Records provided:
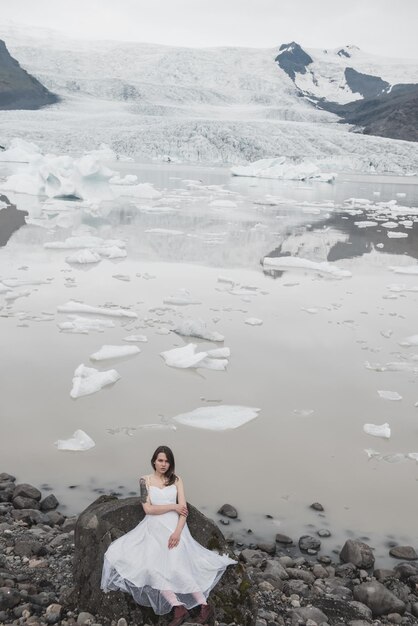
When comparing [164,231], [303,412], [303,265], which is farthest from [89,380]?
[164,231]

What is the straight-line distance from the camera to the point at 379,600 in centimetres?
270

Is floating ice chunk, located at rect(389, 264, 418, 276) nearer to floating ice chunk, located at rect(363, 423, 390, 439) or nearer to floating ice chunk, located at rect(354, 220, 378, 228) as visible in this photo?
floating ice chunk, located at rect(354, 220, 378, 228)

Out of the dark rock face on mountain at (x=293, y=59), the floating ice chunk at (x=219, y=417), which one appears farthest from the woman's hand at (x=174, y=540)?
the dark rock face on mountain at (x=293, y=59)

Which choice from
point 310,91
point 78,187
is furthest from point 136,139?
point 310,91

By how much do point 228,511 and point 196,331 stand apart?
3057mm

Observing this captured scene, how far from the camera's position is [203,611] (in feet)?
7.67

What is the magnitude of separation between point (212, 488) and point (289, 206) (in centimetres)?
1860

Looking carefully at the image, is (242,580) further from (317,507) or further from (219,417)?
(219,417)

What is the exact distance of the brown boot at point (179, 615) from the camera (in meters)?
2.30

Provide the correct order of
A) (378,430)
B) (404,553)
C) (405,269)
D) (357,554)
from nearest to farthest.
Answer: (357,554) → (404,553) → (378,430) → (405,269)

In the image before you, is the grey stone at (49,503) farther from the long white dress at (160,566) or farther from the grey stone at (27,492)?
the long white dress at (160,566)

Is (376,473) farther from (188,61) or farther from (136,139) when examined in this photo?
(188,61)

Written exercise: Reproduce verbatim every line from the one containing "What is the magnitude" through the final line of the items, including both of those lines.

Full output:
What is the magnitude of separation between point (212, 488) and point (289, 206) (in centimetres)?
1860

Looking carefully at the image, is (242,580) further from (317,507) or further from (219,417)?
(219,417)

What is the exact distance of the brown boot at point (179, 615) from the camera (in meters)?
2.30

Provide the correct order of
A) (378,430)
B) (404,553)
C) (405,269)
D) (357,554)
from nearest to farthest.
Answer: (357,554) → (404,553) → (378,430) → (405,269)

In the image before you, is the grey stone at (49,503) farther from the long white dress at (160,566) or farther from the grey stone at (27,492)?
the long white dress at (160,566)

Is (376,473) farther from (188,61) or farther from (136,139) when examined in this photo?
(188,61)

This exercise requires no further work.